Dans le nord-est du département de la Charente, près de la ville d’Ambernac, la filiale Energie-Ambernac du groupe allemand WPD a déposé en 2021 un projet visant à construire et exploiter trois éoliennes de 200 m de hauteur d’une puissance inédite localement (5,7 MW), entre la vallée de la Charente et le vallon du Braillou, dont l’intérêt paysager est reconnu.
L’inquiétude suscitée par ce projet a généré une forte mobilisation. Lors de l’enquête publique, 964 avis défavorables ont ainsi été déposés par des habitants et associations. Le commissaire-enquêteur les a suivis en rendant également un avis défavorable.

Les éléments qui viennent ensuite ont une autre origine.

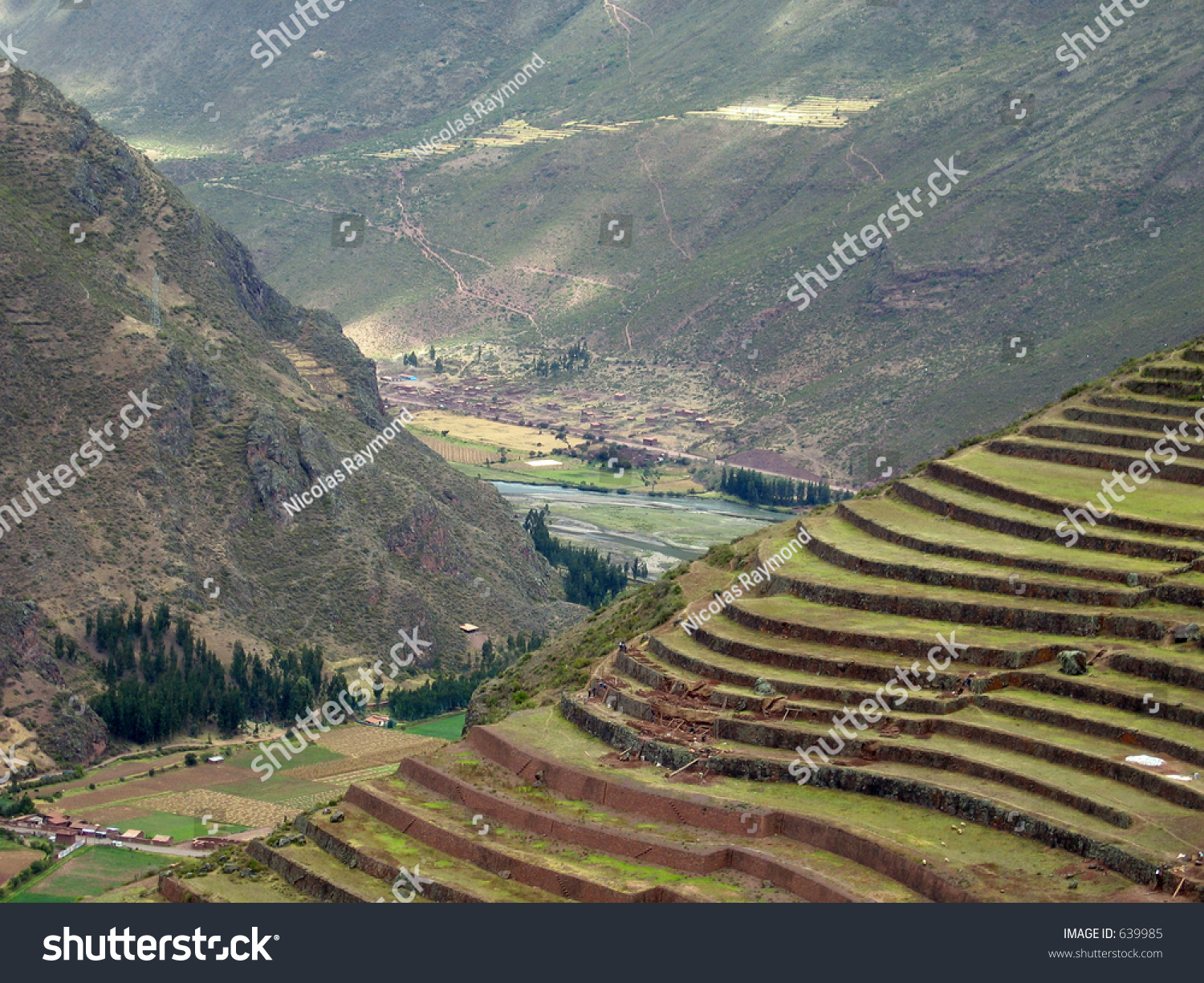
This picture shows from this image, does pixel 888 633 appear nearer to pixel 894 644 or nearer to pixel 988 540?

Et en janvier 2024, la commission départementale de la nature des sites et des paysages (CDNSP) a émis, à son tour, un avis négatif. La Préfecture de Charente a pourtant validé le projet dans un arrêté du 28 juin 2024. Quel est l’intérêt d’une consultation si les très nombreux avis, en l’occurrence majoritairement défavorables, ne sont pas pris en compte ? C’est la question que l’on peut légitimement se poser d’autant que cette situation n’est pas un cas isolé.
Mais pourquoi ce projet précis a-t-il suscité une telle opposition ? Ces trois éoliennes seront à environ un kilomètre au sud-est de la commune rurale d’Ambernac. Le site choisi se trouve être sur un territoire riche d’un patrimoine rural, de paysages boisés, de bocages particulièrement bien conservés et d’une biodiversité foisonnante. Installés sur un plateau agricole culminant à 190 m d’altitude en zone de boisements entre les vallées de la Charente et de la Vienne, les mats seront particulièrement visibles depuis de nombreux hameaux qui bordent la Charente et sont aussi les points de départ de randonnées pédestres.
Enfin, l’étude d’impact notait que « 72 monuments historiques sont répertoriés dans l’aire d’étude globale » ; « 45 d’entre eux sont situés dans l’aire d’étude éloignée, 26 dans l’aire d’étude rapprochée et 1 dans l’aire d’étude immédiate », ce dernier étant le château de Praisnaud à Ambernac.
Construit en 1546, le château, ainsi que les dépendances, sont classés au titre des Monuments historiques depuis 2004. Tout comme pour l’église d’Ambernac, il sera impacté visuellement.
En effet, compte tenu de la position dominante du site et de la hauteur des éoliennes, ces dernières seront visibles de tous les étages du château en hiver et en pleine visibilité en toutes saisons depuis la terrasse.

Si les énergies renouvelables sont promues afin de permettre aux générations futures de vivre sur une planète plus respirable, on ne peut pas accepter que la nature concrète, paysages et biodiversité unis, comme le patrimoine, soient sacrifiés.